Stefan nahm die Richtung auf eine offene Stelle im Waldsaum, aus dem ein Bach in die Wiese mündete und die Alm mit Wasser versorgte. Den Bachlauf hoch wurde der Wald dichter und erschwerte das Fortkommen. An einer günstigen Stelle wechselte Stefan auf die andere Bachseite, stieg mal in die Falllinie, dann parallel zum Berg, die lichten Stellen suchend, aber stetig aufwärts. Nur wenn der Fels aus dem Hang trat, opferte er mühsam gewonnene Höhe und umging das Hindernis unterhalb.

»Beinahe wie im richtigen Leben«, sagte er atemlos in einer Pause. »Ist Ihr Lebensweg immer geradeaus verlaufen? Und stets aufwärts?«

Bettina schüttelte den Kopf, atmete hörbar ein und aus, den Kopf auf die Brust geneigt und die Hände auf die Knie gestützt. »Die Karriere ist kein Weg, sondern eine Leiter. Steil«, brachte sie heraus.

»Dann werde ich Sie jetzt befördern«, sagte er.

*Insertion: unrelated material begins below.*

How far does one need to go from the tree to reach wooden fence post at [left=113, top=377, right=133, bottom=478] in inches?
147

An der Baumgrenze trafen sie auf karge Wiesen. In steilem Winkel lag der Berg vor ihnen. Aufrechtes Gehen war nahezu unmöglich. An Grasbüscheln und Zwergsträuchern ziehend arbeiteten sie sich höher.

»Ich kann nicht mehr«, stöhnte Bettina, als sie den Anstieg überwunden und am Rand eines Geröllfeldes angelangt waren. Sie warf sich schwer atmend rücklings ins Gras und schloss die Augen vor der Sonne. Stefan stand eine ganze Weile keuchend neben ihr, bis genügend Energie gesammelt war, den Rucksack abzunehmen und sich zu setzen und nicht wie Bettina fallen zu lassen.